On July 16 president Maduro announced a new citizen security initiative called “Great Socialist Mission Quadrants of Peace” (Gran Misión Socialista Cuadrantes de Paz). “Mission” is the term used for the government’s social welfare programs, and “Great Missions” are umbrella programs grouping several Missions.
The announcement was made during a graduation ceremony for police officers from the National Security University (UNES). The President explained that this new Great Mission responded to the need for “articulating a new security system, [because] we know there is a problem with crime and violence–this is an old issue which is the consequence of the anti-values of capitalism, drug addiction, and drug trafficking.”
“I believe,” said the President, “that after experimenting with all these policies the time has come to create and summarize it all in a new Great Mission, all of these security policies, so that not one deviates and we all know the direction of the main effort. I have decided to create a Great Mission for security: the “Great Mission Quadrants of Peace” for the people, through which we will strive, as never before, with all our experience, to build a public security system for our people.”
But the announcement of this “new” initiative could lead to some confusion as there is already a “great mission” that exists since 2012 with precisely this goal: to bring together the government’s various citizen security policies: The Great All Life Venezuela Mission. Furthermore, the “quadrants of peace” were part of previous security initiatives. So, does this new Great Mission supplement or replace the previous Mission? Does it mean a new direction in citizen security policies by the government?
The first peace quadrants were originally established in 2013, as part of the Safe Fatherland Plan (Plan Patria Segura.) The quadrants were to be limited spaces of two to five square kilometers which would incorporate GPS technology for surveillance and patrolling. “These quadrants [will have] police force, with intelligence, patrolling and immediate action and reaction capacity,” explained Maduro at the time. The idea of the police quadrants has been applied in other Latin American countries, such as Colombia, Costa Rica, and Chile, where they also imply the organization of urban territories into more easily controlled and monitored spaces.
But in Venezuela critics have argued, not against the notion of quadrants itself, but that they are ineffectual and hard to replicate unless there is a previous study for the geographical delimitation of such spaces, which should include things such as the population and crime rate. The government however insists its security programs, including the quadrants, are working. In December 2017, the President announced that 2,119 such quadrants had been created in 79 municipalities of the country and asked that they be replicated and extended all over the country. Recently the Director of Venezuela’s Investigative Police (CICPC) declared that homicide rates had decreased by 27% during the first semester of this year.

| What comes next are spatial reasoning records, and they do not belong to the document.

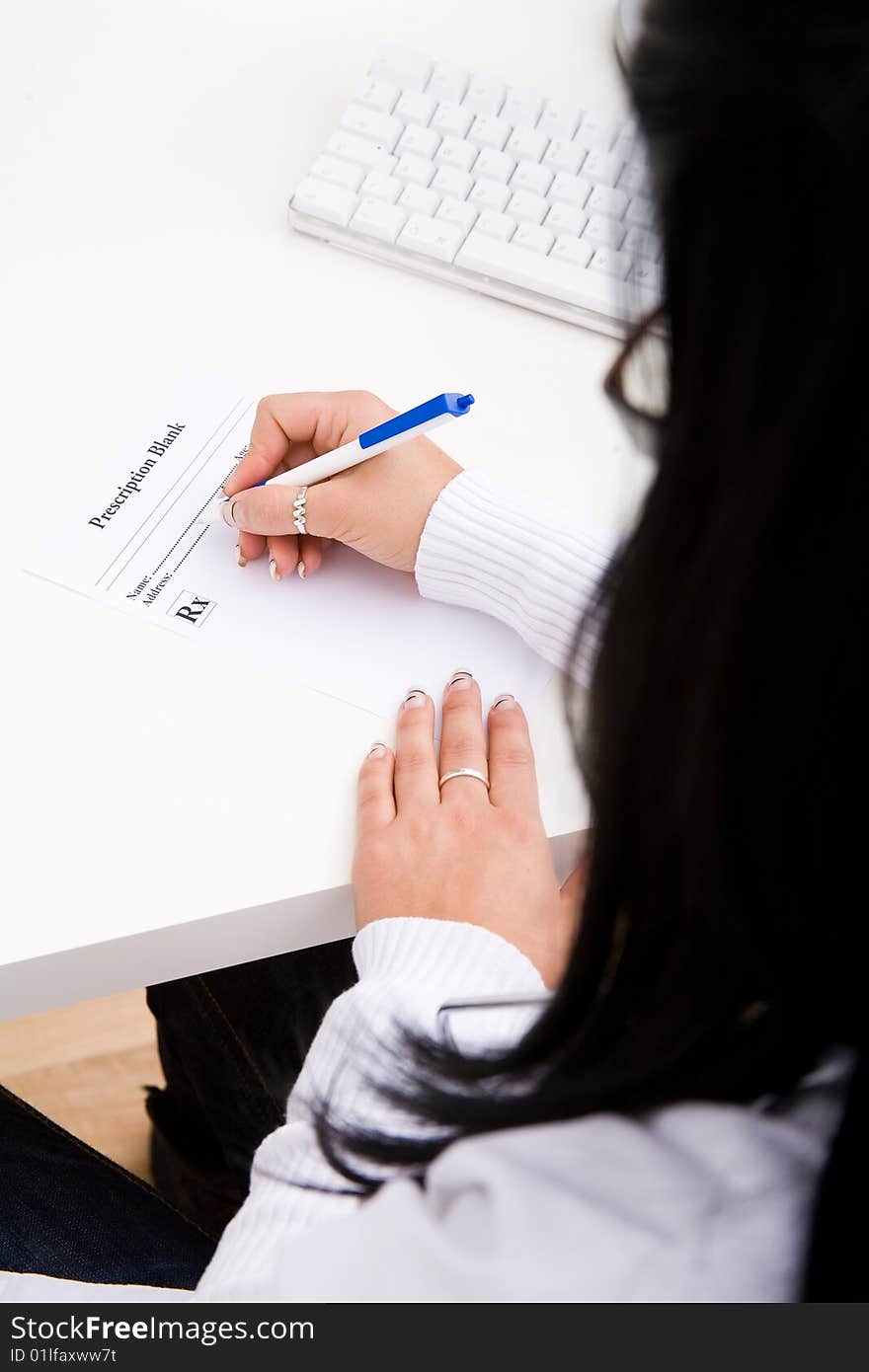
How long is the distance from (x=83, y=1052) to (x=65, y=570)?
624mm

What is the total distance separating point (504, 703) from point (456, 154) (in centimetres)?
38

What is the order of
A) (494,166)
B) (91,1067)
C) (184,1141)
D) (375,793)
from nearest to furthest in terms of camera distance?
1. (375,793)
2. (494,166)
3. (184,1141)
4. (91,1067)

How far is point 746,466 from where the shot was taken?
283mm

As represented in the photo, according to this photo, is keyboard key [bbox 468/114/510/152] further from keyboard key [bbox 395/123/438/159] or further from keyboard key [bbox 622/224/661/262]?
keyboard key [bbox 622/224/661/262]

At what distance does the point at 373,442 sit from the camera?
571 millimetres

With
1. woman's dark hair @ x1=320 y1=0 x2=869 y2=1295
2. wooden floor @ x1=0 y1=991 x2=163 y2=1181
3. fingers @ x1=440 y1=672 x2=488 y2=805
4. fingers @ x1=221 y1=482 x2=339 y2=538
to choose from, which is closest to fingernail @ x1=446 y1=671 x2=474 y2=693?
fingers @ x1=440 y1=672 x2=488 y2=805

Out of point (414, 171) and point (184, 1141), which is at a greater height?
point (414, 171)

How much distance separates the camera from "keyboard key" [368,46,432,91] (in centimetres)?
75

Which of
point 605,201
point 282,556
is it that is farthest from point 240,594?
point 605,201

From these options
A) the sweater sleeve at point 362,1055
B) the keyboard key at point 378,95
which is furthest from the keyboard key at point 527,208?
the sweater sleeve at point 362,1055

From the latest President’s announcement, it is now apparent that the Great Mission Quadrants of Peace is simply the new name for the overarching security structure of the government, substituting for the previous Great Mission Socialist Justice. For example, the “new” Mission now includes, according to the President, seven “vertices” with ever more overlapping names: 1) the Movement for Peace and Life, 2) “effective patrolling,” 3) the peace quadrants themselves, 4) the controversial Operations for the Liberation of the People (OLP), 5) the “system for the popular protections for peace,” 6) “justice” (unexplained) and 7) a “plan to fight against drug trafficking, paramilitarism, and organized crime.” The most important and concrete of these “vertices” –the peace quadrants and the OLPs– were originally sub-parts of the previous initiative, the Great Mission Socialist Justice, which also came after Great All Life Venezuela Mission without ever replacing it.
On July 29, Minister of Interior Relations, Justice and Peace, Nestor Reverol, gave an interview to a local news-paper explaining why this latest Mission really amounted to something new and not simply to a name reshuffling of previous security initiatives. Reverol said that the quadrants would be part of an integral structure in which State presence would be felt. “We find the people [in those spaces] have a set of needs; education, sports, health, and also more than 700 institutions responsible for taking care of those needs, but we haven’t found a way to articulate them. This can be done by the chief of the quadrant” said the Minister.
The chief of each quadrant is a National Bolivarian Police officer, thus adding to the confusion of overlapping names and competences of different welfare and security plans, and furthering fears of militarization of civilian life.
The Minister was also asked what had happened to the previous two Great Missions: “Socialist Justice” and “All Life Venezuela” (A Toda Vida Venezuela). He answered that they still exist, but they are now part of the “security doctrine” of citizen’s security as they are “part of the Chavez’ legacy.”
The new Mission seems to be still open for discussion as president Maduro has called for a “national consultation process” about the new Mission. “Technical Roundtables” have started in several states in order to discuss proposal for the new initiative. Minister Reverol himself lead the roundtables established in the state of Zulia. So far, these roundtables only include several government security bodies, such as the National Bolivarian Police, the Bolivarian National Guard, and local police forces.